Democrats need to strip our messaging down to the studs and focus on the enduring issues that have stood the test of time. It is highly persuasive to give voters basic information in clear terms about Democrats’ positions on Social Security and Medicare, health care, prescription drug pricing, abortion rights and tax policy. Every interest group comes armed with polls of questionable quality showing their issue is popular — but we should focus on what’s been tried and tested.
One way to do this is for Democrats to stop filling out interest group questionnaires and using their websites to placate them by listing positions on every issue under the sun. This is where opponents go to mine for oppo, as they did for Ms. Harris.
Democrats should seek out issues that demonstrate their willingness to fight for their constituents and break with progressive orthodoxy. The emerging concept known as supply-side progressivism offers a good guide, embracing limited deregulation that advances liberal policy goals.
Democratic candidates such as Marie Gluesenkamp Perez of Washington opposed regulations that prevent day care workers from peeling fresh fruit for kids and a mandate for new safety features on table saws that would have made the saws so expensive that people would simply use circular saws, likely resulting in more severed fingers. For Jared Golden of Maine, it was opposing a Biden administration rule meant to protect whales that would have hurt his state’s lobster industry. Border security has clearly emerged as a threshold issue for working-class voters, including Latinos; by taking a hard line, Dan Osborn (an independent candidate) in Nebraska and Ruben Gallego in Arizona ran well ahead of Ms. Harris. Except for Mr. Osborn (who still ran 13 points ahead of Ms.
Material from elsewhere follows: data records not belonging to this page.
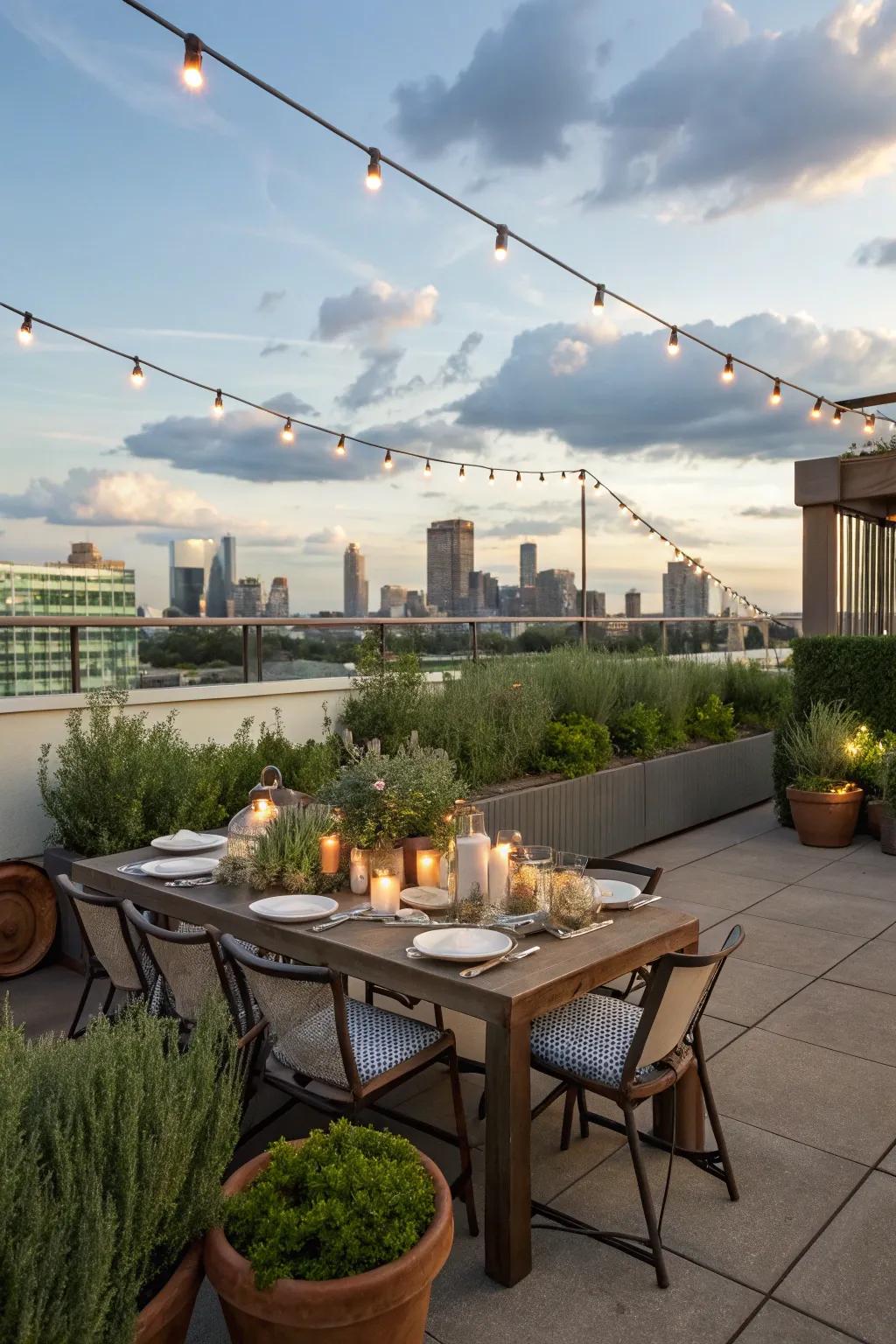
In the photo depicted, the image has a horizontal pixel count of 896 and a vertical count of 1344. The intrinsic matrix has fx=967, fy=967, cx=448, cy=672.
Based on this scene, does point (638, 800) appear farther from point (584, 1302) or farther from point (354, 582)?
point (584, 1302)

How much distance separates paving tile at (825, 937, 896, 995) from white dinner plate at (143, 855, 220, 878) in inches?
108

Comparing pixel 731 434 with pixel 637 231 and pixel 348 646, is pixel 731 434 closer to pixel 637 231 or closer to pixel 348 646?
pixel 637 231

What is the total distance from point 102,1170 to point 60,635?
406 cm

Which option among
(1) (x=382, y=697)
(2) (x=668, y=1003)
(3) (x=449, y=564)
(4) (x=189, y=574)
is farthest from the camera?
(3) (x=449, y=564)

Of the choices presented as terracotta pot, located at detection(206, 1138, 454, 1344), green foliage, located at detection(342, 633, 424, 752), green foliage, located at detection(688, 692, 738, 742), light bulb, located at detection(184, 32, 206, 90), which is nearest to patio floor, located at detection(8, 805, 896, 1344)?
terracotta pot, located at detection(206, 1138, 454, 1344)

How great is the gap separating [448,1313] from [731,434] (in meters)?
11.3

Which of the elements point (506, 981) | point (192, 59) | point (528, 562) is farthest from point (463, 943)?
point (528, 562)

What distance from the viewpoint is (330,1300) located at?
1560 millimetres

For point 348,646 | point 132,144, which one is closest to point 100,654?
point 348,646

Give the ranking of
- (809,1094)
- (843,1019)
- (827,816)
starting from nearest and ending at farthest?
(809,1094)
(843,1019)
(827,816)

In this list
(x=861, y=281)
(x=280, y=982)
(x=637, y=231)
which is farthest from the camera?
(x=861, y=281)

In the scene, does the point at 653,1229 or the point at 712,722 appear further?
the point at 712,722

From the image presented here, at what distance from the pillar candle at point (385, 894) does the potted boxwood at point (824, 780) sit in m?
4.78

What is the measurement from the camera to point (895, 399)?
9.38 meters
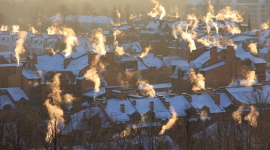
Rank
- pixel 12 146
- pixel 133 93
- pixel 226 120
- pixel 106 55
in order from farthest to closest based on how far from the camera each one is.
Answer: pixel 106 55
pixel 133 93
pixel 226 120
pixel 12 146

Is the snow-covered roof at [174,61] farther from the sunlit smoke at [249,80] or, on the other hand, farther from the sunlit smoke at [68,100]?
the sunlit smoke at [68,100]

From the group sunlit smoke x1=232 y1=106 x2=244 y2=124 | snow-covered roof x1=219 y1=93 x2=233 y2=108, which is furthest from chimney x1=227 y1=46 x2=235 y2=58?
sunlit smoke x1=232 y1=106 x2=244 y2=124

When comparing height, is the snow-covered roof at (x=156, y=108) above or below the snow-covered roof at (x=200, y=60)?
below

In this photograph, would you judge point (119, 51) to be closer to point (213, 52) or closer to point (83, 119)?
point (213, 52)

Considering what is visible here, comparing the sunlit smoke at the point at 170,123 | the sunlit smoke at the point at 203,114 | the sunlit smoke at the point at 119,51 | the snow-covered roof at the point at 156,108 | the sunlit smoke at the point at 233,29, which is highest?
the sunlit smoke at the point at 233,29

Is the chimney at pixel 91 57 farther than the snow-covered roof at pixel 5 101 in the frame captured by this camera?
Yes

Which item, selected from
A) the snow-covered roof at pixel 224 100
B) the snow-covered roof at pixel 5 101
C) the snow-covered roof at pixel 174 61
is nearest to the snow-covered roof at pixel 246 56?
the snow-covered roof at pixel 174 61

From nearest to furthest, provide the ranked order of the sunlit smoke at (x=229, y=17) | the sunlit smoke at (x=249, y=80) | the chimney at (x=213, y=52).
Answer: the sunlit smoke at (x=249, y=80), the chimney at (x=213, y=52), the sunlit smoke at (x=229, y=17)

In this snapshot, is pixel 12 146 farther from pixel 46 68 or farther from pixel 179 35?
pixel 179 35

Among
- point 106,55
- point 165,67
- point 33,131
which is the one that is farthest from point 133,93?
point 165,67
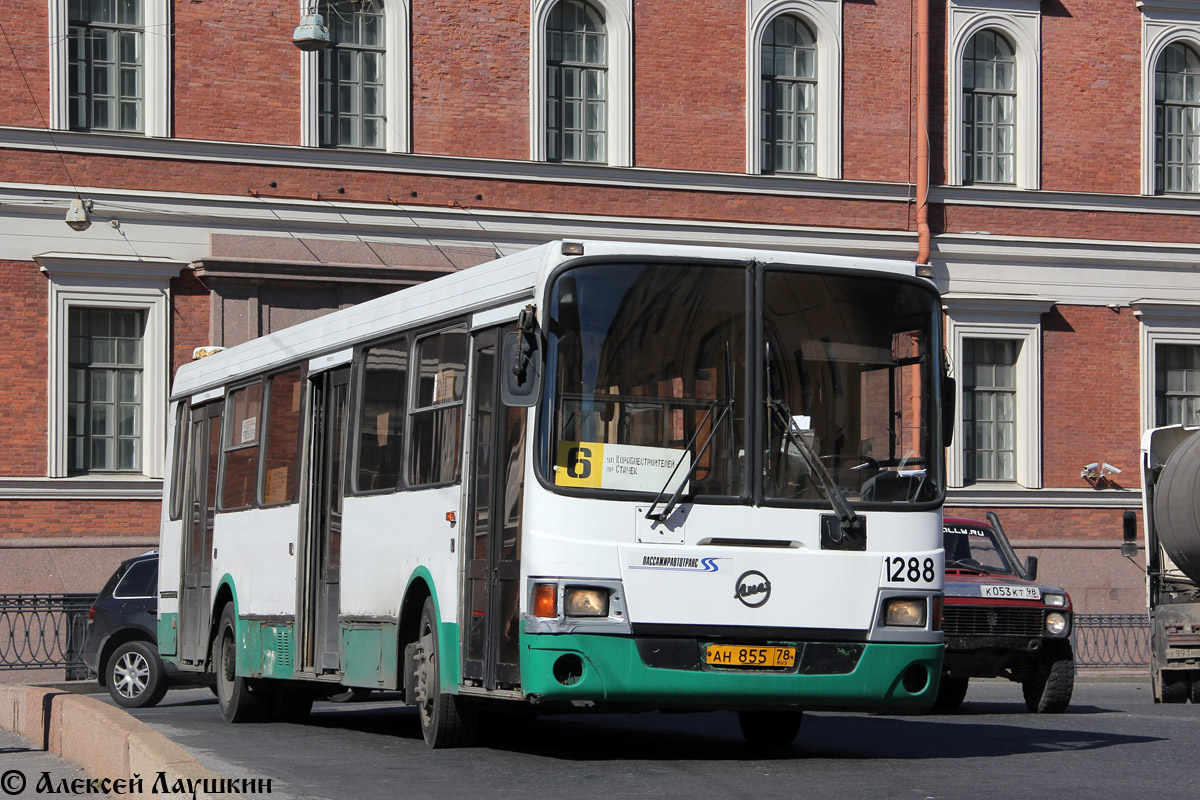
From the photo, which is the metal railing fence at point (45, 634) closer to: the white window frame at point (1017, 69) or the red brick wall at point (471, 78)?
the red brick wall at point (471, 78)

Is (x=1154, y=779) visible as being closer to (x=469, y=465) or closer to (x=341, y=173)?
(x=469, y=465)

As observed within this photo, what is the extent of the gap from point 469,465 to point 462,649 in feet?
3.51

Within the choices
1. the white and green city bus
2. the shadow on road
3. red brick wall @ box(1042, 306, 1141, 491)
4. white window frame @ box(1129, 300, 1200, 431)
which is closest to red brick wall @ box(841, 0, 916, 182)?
red brick wall @ box(1042, 306, 1141, 491)

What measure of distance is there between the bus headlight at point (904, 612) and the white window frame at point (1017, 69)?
812 inches

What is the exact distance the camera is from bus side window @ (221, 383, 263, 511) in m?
16.0

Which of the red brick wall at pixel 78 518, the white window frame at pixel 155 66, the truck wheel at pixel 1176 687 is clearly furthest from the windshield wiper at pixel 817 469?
the white window frame at pixel 155 66

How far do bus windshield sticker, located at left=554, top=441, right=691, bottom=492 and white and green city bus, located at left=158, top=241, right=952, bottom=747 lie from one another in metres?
0.01

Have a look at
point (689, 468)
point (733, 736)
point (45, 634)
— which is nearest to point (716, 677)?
point (689, 468)

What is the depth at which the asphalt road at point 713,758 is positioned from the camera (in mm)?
10031

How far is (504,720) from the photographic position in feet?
42.9

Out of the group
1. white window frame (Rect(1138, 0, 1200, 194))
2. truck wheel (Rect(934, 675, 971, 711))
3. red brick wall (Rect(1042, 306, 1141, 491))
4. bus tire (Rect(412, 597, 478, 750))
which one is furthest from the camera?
white window frame (Rect(1138, 0, 1200, 194))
Harris), these candidates have won or are ahead in previous their races for the House and Senate.
Our bench is strong, but if we let interest groups dictate the incentive structure for the second resistance as they did for the first, overperformers like Mr. Gallego and Ms. Gluesenkamp Perez will be pulled to the left in politically disastrous ways. Or they will simply be overlooked, as was the case in the 2020 presidential primary for candidates with strong electoral records like Amy Klobuchar or Steve Bullock.
Supermajority thinkers should concede nothing on righteousness. In politics, winning elections is the moral imperative. You go into this business to change people’s lives for the better. That means changing policy, and to change policy you have to win.
Those who would rather lose elections so that they can feel better about themselves leave the real suffering to the people they claim to fight for. No one wins when we lose. It is time to start winning again.